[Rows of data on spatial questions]
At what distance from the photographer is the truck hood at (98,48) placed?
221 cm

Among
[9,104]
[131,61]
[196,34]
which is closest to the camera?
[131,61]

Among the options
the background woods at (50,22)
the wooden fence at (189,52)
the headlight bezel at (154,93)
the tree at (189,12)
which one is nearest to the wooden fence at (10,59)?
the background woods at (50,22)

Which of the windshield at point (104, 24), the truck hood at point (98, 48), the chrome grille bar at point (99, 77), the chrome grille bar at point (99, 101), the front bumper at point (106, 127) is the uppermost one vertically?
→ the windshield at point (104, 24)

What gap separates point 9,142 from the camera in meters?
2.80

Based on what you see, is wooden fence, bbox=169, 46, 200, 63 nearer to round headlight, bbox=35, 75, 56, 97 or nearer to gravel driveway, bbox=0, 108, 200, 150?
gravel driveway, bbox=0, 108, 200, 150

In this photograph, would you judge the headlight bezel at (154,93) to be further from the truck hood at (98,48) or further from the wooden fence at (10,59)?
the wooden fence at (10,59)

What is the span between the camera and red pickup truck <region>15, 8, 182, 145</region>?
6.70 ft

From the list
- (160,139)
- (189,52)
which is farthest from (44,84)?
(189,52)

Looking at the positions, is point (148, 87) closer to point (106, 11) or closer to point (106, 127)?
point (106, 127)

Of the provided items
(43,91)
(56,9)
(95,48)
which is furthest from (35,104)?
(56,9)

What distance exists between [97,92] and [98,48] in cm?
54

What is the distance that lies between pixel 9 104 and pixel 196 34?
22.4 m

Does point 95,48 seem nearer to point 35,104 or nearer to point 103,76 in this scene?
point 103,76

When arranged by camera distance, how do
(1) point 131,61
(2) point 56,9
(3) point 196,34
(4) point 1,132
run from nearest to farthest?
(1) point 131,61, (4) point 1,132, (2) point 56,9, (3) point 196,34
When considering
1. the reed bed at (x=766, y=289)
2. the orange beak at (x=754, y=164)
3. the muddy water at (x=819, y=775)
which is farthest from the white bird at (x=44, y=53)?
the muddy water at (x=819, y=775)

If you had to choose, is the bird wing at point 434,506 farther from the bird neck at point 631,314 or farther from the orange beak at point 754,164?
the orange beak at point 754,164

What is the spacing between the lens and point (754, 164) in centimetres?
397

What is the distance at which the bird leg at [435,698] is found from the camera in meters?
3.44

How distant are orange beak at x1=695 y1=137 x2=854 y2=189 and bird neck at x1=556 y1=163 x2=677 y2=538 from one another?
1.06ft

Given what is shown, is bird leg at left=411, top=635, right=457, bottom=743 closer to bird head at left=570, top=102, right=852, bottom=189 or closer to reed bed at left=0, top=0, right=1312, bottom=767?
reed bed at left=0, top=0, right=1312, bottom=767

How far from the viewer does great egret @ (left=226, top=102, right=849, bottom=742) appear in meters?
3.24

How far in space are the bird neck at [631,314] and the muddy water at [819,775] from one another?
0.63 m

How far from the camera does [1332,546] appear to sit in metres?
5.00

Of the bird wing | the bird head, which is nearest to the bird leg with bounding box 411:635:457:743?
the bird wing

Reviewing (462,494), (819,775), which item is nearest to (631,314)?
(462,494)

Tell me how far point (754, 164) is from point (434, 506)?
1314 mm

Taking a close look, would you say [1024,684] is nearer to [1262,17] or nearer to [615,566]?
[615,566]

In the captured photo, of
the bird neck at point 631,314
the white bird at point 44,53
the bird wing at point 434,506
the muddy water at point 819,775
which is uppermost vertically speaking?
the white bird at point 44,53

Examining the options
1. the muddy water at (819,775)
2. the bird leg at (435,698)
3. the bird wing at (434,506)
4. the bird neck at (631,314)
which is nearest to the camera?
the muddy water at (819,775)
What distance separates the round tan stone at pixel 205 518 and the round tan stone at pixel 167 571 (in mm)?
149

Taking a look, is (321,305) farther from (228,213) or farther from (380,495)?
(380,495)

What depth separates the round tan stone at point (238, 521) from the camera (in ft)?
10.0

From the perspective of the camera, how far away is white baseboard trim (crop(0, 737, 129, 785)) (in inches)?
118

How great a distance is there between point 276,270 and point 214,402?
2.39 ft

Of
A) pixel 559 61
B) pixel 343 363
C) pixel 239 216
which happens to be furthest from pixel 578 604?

[EXERCISE INSTRUCTIONS]
Reproduce all of the records above line for line, with each line left unchanged.

[THE RESULT]
At what distance from the photographer is the truck hood at (98,48) placed?
221 cm

Among
[9,104]
[131,61]
[196,34]
which is closest to the camera?
[131,61]

Among the options
the background woods at (50,22)
the wooden fence at (189,52)
the headlight bezel at (154,93)
the tree at (189,12)
which one is nearest to the wooden fence at (10,59)?
the background woods at (50,22)

Which of the windshield at point (104, 24), the truck hood at point (98, 48), the chrome grille bar at point (99, 77), the chrome grille bar at point (99, 101), the front bumper at point (106, 127) is the uppermost one vertically?
→ the windshield at point (104, 24)

What gap separates point 9,142 from the camera in meters?
2.80

Based on what you see, is wooden fence, bbox=169, 46, 200, 63 nearer to round headlight, bbox=35, 75, 56, 97 or nearer to gravel driveway, bbox=0, 108, 200, 150?
gravel driveway, bbox=0, 108, 200, 150

In this photograph, would you judge the headlight bezel at (154,93) to be further from the truck hood at (98,48) or further from the wooden fence at (10,59)?
the wooden fence at (10,59)

What is the span between the camera and red pickup truck <region>15, 8, 182, 145</region>?
6.70 ft

From the list
- (160,139)
- (189,52)
which is farthest from (44,84)?
(189,52)

Looking at the positions, is point (148, 87) closer to point (106, 11) or closer to point (106, 127)?
point (106, 127)

Of the provided items
(43,91)
(56,9)
(95,48)
which is furthest from (35,104)?
(56,9)

What distance exists between [97,92] and [98,48] in cm?
54

What is the distance that lies between pixel 9 104 and pixel 196 34?
22.4 m

Does point 95,48 seem nearer to point 35,104 or nearer to point 103,76 in this scene?
point 103,76

When arranged by camera distance, how do
(1) point 131,61
(2) point 56,9
(3) point 196,34
(4) point 1,132
run from nearest to farthest?
(1) point 131,61, (4) point 1,132, (2) point 56,9, (3) point 196,34
When considering
1. the reed bed at (x=766, y=289)
2. the orange beak at (x=754, y=164)
3. the muddy water at (x=819, y=775)
which is farthest from the white bird at (x=44, y=53)?
the muddy water at (x=819, y=775)

If you had to choose, is the bird wing at point 434,506 farther from the bird neck at point 631,314 or farther from the orange beak at point 754,164?
the orange beak at point 754,164

What is the spacing between the lens and point (754, 164) in centimetres?
397

What is the distance at which the bird leg at [435,698] is found from the camera in meters?
3.44

How distant are orange beak at x1=695 y1=137 x2=854 y2=189 and bird neck at x1=556 y1=163 x2=677 y2=538 from one another?
1.06ft

Given what is shown, is bird leg at left=411, top=635, right=457, bottom=743 closer to bird head at left=570, top=102, right=852, bottom=189 or closer to reed bed at left=0, top=0, right=1312, bottom=767?
reed bed at left=0, top=0, right=1312, bottom=767

How far from the viewer does great egret @ (left=226, top=102, right=849, bottom=742) appear in meters?
3.24

How far in space are the bird neck at [631,314] and the muddy water at [819,775] from one another?
0.63 m

How far from the camera does [1332,546] appear to sit in metres?
5.00

Of the bird wing | the bird head, which is nearest to the bird leg with bounding box 411:635:457:743?
the bird wing

Reviewing (462,494), (819,775), which item is nearest to (631,314)?
(462,494)

Tell me how far point (754, 164) is from point (434, 506)?
1314 mm

Taking a close look, would you say [1024,684] is nearer to [1262,17] or nearer to [615,566]?
[615,566]

In the captured photo, of
the bird neck at point 631,314
the white bird at point 44,53
the bird wing at point 434,506
the muddy water at point 819,775
which is uppermost vertically speaking?
the white bird at point 44,53

Examining the options
1. the muddy water at (819,775)
2. the bird leg at (435,698)
3. the bird wing at (434,506)
4. the bird neck at (631,314)
which is nearest to the camera?
the muddy water at (819,775)
What distance separates the round tan stone at pixel 205 518 and the round tan stone at pixel 167 571 (in mm)?
149

Taking a look, is (321,305) farther from (228,213) or farther from (380,495)?
(380,495)

What depth separates the round tan stone at point (238, 521) from the camera (in ft)?
10.0

From the perspective of the camera, how far away is white baseboard trim (crop(0, 737, 129, 785)) (in inches)?
118

How great a distance is there between point 276,270 and point 214,402?
2.39 ft

Of
A) pixel 559 61
B) pixel 343 363
C) pixel 239 216
which happens to be furthest from pixel 578 604?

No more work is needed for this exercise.